-- Start of Reading text --

Polly Hurry (2 May, 1883, Kyneton - 5 August 1963, Frankston), was an Australian painter. She was a founding member of the Australian Tonalist movement and part of the Twenty Melbourne Painters Society.

Early life

Described in a 2009 review by Sasha Grishin as “a South Australian Meldrumite who has been almost totally forgotten,” Mary 'Polly' Hurry in fact was born in Kyneton, Victoria, on 2 May, 1883, daughter of Henry Hurry and Mary Herring and the middle child of two siblings, Maurice and George. She spent her early years there at the family home South Lodge, 29 Donnithorne Street, then was educated at Ruyton Girls' School, Kew.

Training

Later, at the Kyneton School of Mines, Hurry took lessons in drawing and wood carving, then studied watercolour painting with the Scottish-born artist, John Mather. During a camping holiday she met several artists, who like Mather were associates of the tonalist Max Meldrum, and decided to take up art seriously. She began drawing from life at Melbourne's 1859 Old Temple Court building where studios were occupied by students of Frederick McCubbin; Jessie Traill, Dora Wilson, Janet Cumbrae Stewart, Norah Gurdon and AME Bale; before approaching Meldrum to join his studio as one of the first of his pupils, alongside Harry McClelland.

Australian tonalist artist

Hurry regarded Meldrum as the most important influence on her artistic development, but the association also shaped her personal life; in Meldrum’s studio she met John Farmer whom she married on 13 August 1921. Farmer (1897-1989) was a close friend of fellow student 10 years younger, Justus Jorgensen, when both attended the National Gallery School in 1914, where he also met Clarice Beckett and Colin Colahan. Brought up in a large family in Brunswick, Farmer worked as a scenery painter for J.C. Williamson Ltd. Richard McCullin, a drawing master at the Gallery School, suggested that students might be interested in going to hear a lecture in 1917 by controversial young painter, Max Meldrum, who argued that "the art of painting is a pure science - the science of optical analysis."

-- End of Reading text --
-- Start of Raw records --

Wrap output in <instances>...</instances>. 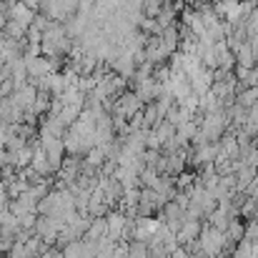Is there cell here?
Listing matches in <instances>:
<instances>
[{
    "mask_svg": "<svg viewBox=\"0 0 258 258\" xmlns=\"http://www.w3.org/2000/svg\"><path fill=\"white\" fill-rule=\"evenodd\" d=\"M3 258H5V256H3Z\"/></svg>",
    "mask_w": 258,
    "mask_h": 258,
    "instance_id": "8fae6325",
    "label": "cell"
},
{
    "mask_svg": "<svg viewBox=\"0 0 258 258\" xmlns=\"http://www.w3.org/2000/svg\"><path fill=\"white\" fill-rule=\"evenodd\" d=\"M25 5H30L33 10H40V0H23Z\"/></svg>",
    "mask_w": 258,
    "mask_h": 258,
    "instance_id": "ba28073f",
    "label": "cell"
},
{
    "mask_svg": "<svg viewBox=\"0 0 258 258\" xmlns=\"http://www.w3.org/2000/svg\"><path fill=\"white\" fill-rule=\"evenodd\" d=\"M30 168H35V171L40 173V175H55L53 168H50V161H48V153H45V148H43V143H38L35 146V153H33V161H30Z\"/></svg>",
    "mask_w": 258,
    "mask_h": 258,
    "instance_id": "277c9868",
    "label": "cell"
},
{
    "mask_svg": "<svg viewBox=\"0 0 258 258\" xmlns=\"http://www.w3.org/2000/svg\"><path fill=\"white\" fill-rule=\"evenodd\" d=\"M10 78H13L10 63H3V60H0V83H5V81H10Z\"/></svg>",
    "mask_w": 258,
    "mask_h": 258,
    "instance_id": "52a82bcc",
    "label": "cell"
},
{
    "mask_svg": "<svg viewBox=\"0 0 258 258\" xmlns=\"http://www.w3.org/2000/svg\"><path fill=\"white\" fill-rule=\"evenodd\" d=\"M35 15H38V10H33V8L25 5L23 0H10V20H15V23L30 28L33 20H35Z\"/></svg>",
    "mask_w": 258,
    "mask_h": 258,
    "instance_id": "3957f363",
    "label": "cell"
},
{
    "mask_svg": "<svg viewBox=\"0 0 258 258\" xmlns=\"http://www.w3.org/2000/svg\"><path fill=\"white\" fill-rule=\"evenodd\" d=\"M0 98H3V95H0Z\"/></svg>",
    "mask_w": 258,
    "mask_h": 258,
    "instance_id": "30bf717a",
    "label": "cell"
},
{
    "mask_svg": "<svg viewBox=\"0 0 258 258\" xmlns=\"http://www.w3.org/2000/svg\"><path fill=\"white\" fill-rule=\"evenodd\" d=\"M66 228V221L63 218H55V216H48V213H40L38 216V223H35V233L45 241V243H55L58 233Z\"/></svg>",
    "mask_w": 258,
    "mask_h": 258,
    "instance_id": "6da1fadb",
    "label": "cell"
},
{
    "mask_svg": "<svg viewBox=\"0 0 258 258\" xmlns=\"http://www.w3.org/2000/svg\"><path fill=\"white\" fill-rule=\"evenodd\" d=\"M258 100V88H248L243 95H241V105H253Z\"/></svg>",
    "mask_w": 258,
    "mask_h": 258,
    "instance_id": "8992f818",
    "label": "cell"
},
{
    "mask_svg": "<svg viewBox=\"0 0 258 258\" xmlns=\"http://www.w3.org/2000/svg\"><path fill=\"white\" fill-rule=\"evenodd\" d=\"M3 33H5L8 38H13V40H23V38L28 35V28L20 25V23H15V20H8V25L3 28Z\"/></svg>",
    "mask_w": 258,
    "mask_h": 258,
    "instance_id": "5b68a950",
    "label": "cell"
},
{
    "mask_svg": "<svg viewBox=\"0 0 258 258\" xmlns=\"http://www.w3.org/2000/svg\"><path fill=\"white\" fill-rule=\"evenodd\" d=\"M0 233H3V226H0Z\"/></svg>",
    "mask_w": 258,
    "mask_h": 258,
    "instance_id": "9c48e42d",
    "label": "cell"
},
{
    "mask_svg": "<svg viewBox=\"0 0 258 258\" xmlns=\"http://www.w3.org/2000/svg\"><path fill=\"white\" fill-rule=\"evenodd\" d=\"M25 58V66H28V81H33V78H48L50 73H53V66H50V58L48 55H23Z\"/></svg>",
    "mask_w": 258,
    "mask_h": 258,
    "instance_id": "7a4b0ae2",
    "label": "cell"
}]
</instances>
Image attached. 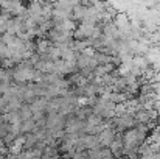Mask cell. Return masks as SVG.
I'll return each instance as SVG.
<instances>
[{"mask_svg":"<svg viewBox=\"0 0 160 159\" xmlns=\"http://www.w3.org/2000/svg\"><path fill=\"white\" fill-rule=\"evenodd\" d=\"M3 123V115H0V125Z\"/></svg>","mask_w":160,"mask_h":159,"instance_id":"cell-1","label":"cell"}]
</instances>
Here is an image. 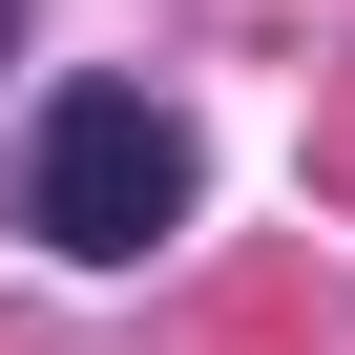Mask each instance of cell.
Returning a JSON list of instances; mask_svg holds the SVG:
<instances>
[{
	"mask_svg": "<svg viewBox=\"0 0 355 355\" xmlns=\"http://www.w3.org/2000/svg\"><path fill=\"white\" fill-rule=\"evenodd\" d=\"M0 63H21V0H0Z\"/></svg>",
	"mask_w": 355,
	"mask_h": 355,
	"instance_id": "7a4b0ae2",
	"label": "cell"
},
{
	"mask_svg": "<svg viewBox=\"0 0 355 355\" xmlns=\"http://www.w3.org/2000/svg\"><path fill=\"white\" fill-rule=\"evenodd\" d=\"M21 230L63 272H125L189 230V105H146V84H63L42 146H21Z\"/></svg>",
	"mask_w": 355,
	"mask_h": 355,
	"instance_id": "6da1fadb",
	"label": "cell"
}]
</instances>
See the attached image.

-- End of Raw records --

_Problems_
- a) Summarize the Polly Hurry text in two sentences.
- b) Print the section of the Polly Hurry text between "Later, at the" and "alongside Harry McClelland.", inclusive.
The data was taken from a different source.

_Task results_
- a) Polly Hurry, born in Kyneton in 1883, was an Australian painter and a founding member of the Australian Tonalist movement. After drawing and wood carving lessons at the Kyneton School of Mines and watercolor study with John Mather, she became one of Max Meldrum's first pupils, and in his studio she met John Farmer, whom she married in 1921.

- b)
Later, at the Kyneton School of Mines, Hurry took lessons in drawing and wood carving, then studied watercolour painting with the Scottish-born artist, John Mather. During a camping holiday she met several artists, who like Mather were associates of the tonalist Max Meldrum, and decided to take up art seriously. She began drawing from life at Melbourne's 1859 Old Temple Court building where studios were occupied by students of Frederick McCubbin; Jessie Traill, Dora Wilson, Janet Cumbrae Stewart, Norah Gurdon and AME Bale; before approaching Meldrum to join his studio as one of the first of his pupils, alongside Harry McClelland.